Por vezes, penso que a vida é como uma sinfonia. Não são as notas isoladas que importam, mas sim a harmonia que elas criam quando tocadas em conjunto. Cada dia é uma nota, cada experiência é um acorde. E nós, enquanto intérpretes, temos o poder de escolher como vamos tocar essa melodia. Podemos optar pela monotonia de uma única nota repetida até ao infinito ou podemos ousar criar algo novo, vibrante, único. Beethoven ensina-nos que a verdadeira alegria não reside na ausência de dor ou dificuldade, mas na capacidade de transformar essas adversidades em beleza sonora, em poesia.

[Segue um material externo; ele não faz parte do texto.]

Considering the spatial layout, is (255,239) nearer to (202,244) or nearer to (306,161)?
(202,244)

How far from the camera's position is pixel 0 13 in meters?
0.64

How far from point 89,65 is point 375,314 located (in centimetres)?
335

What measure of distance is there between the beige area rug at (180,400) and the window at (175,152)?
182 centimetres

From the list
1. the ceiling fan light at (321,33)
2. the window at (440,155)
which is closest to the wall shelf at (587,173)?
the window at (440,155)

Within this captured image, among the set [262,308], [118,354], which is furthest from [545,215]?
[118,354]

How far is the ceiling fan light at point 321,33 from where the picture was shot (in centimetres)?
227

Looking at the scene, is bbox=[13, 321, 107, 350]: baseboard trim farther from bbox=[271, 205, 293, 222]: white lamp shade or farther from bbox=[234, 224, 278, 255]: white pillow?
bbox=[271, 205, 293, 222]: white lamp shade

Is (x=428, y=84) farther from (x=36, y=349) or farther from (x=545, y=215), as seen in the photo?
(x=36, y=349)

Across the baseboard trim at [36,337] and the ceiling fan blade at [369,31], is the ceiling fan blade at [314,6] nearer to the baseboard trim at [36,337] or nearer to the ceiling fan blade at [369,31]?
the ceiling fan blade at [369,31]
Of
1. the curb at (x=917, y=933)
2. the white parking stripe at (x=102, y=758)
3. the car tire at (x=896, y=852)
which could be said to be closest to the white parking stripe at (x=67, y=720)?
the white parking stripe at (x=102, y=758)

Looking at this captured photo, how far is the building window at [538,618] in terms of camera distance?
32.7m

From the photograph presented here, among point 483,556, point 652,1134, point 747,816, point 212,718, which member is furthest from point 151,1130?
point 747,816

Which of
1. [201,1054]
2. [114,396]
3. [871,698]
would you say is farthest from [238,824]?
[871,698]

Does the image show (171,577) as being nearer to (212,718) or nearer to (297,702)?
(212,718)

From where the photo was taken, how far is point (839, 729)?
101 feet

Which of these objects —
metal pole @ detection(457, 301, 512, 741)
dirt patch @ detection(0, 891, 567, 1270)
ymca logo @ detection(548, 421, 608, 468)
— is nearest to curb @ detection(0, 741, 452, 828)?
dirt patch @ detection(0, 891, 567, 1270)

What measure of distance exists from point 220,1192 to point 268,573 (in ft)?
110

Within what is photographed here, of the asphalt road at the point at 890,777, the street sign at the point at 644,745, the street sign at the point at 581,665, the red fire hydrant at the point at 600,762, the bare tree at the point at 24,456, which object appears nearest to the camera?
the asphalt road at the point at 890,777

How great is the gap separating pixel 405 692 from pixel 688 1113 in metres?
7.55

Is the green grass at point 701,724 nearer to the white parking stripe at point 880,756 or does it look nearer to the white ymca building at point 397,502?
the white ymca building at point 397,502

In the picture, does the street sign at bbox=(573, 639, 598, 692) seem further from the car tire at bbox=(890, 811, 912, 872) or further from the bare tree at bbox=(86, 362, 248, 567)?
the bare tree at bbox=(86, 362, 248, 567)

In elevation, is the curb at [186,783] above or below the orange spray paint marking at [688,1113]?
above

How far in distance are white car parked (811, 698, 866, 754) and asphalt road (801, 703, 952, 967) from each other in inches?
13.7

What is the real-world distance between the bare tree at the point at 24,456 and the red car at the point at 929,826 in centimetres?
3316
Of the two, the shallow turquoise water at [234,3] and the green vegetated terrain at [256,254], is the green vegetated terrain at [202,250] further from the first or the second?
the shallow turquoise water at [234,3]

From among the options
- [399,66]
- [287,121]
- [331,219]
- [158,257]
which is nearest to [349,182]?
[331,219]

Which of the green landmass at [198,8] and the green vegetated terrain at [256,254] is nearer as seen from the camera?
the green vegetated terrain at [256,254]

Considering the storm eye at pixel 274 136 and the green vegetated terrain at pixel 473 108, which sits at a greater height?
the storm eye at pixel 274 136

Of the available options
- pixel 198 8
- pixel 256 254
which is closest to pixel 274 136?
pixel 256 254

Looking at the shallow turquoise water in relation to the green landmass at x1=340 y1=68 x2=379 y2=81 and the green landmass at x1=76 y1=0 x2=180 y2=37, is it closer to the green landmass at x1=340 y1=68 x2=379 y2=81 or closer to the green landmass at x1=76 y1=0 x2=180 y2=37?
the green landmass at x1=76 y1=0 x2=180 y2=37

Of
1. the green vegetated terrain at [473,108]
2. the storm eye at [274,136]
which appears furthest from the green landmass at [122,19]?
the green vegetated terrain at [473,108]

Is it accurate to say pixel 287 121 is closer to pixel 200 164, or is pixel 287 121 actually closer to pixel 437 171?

Assim, inspiro-me em Montaigne para refletir sobre o sentido da minha existência, em Espinosa para compreender a minha relação com o cosmos e nos ensinamentos budistas para praticar a presença e a gratidão. E assim caminho, tentando dar vida aos meus dias, saboreando cada instante como se fosse o último, mas também como se fosse o primeiro. Porque, afinal, viver não é apenas respirar. É sentir, pensar, amar, criar. É, como diria Morin, encontrar a poesia que habita em cada canto deste mundo imperfeito, mas maravilhoso.
No final, talvez seja isso que realmente importa: não quantos anos vivemos, mas como os vivemos. A vida, como uma obra-prima musical, pede que sejamos tanto maestros quanto instrumentistas — que saibamos conduzir o ritmo, mas também que estejamos dispostos a improvisar quando necessário. E, ao fazê-lo, descobrimos que a alegria não é algo que se alcança, mas algo que se cultiva, como um jardim secreto dentro de nós mesmos. Assim como aquele concerto em Ílhavo, onde a música e a alma portuguesa se fundiram numa celebração da liberdade e da esperança, recordo que cada momento vivido com consciência e entrega é, em si, uma forma de eternidade.
Bem hajas, Ana Laíns, por me transportares para os interiores poéticos que alegremente busco nos meus dias!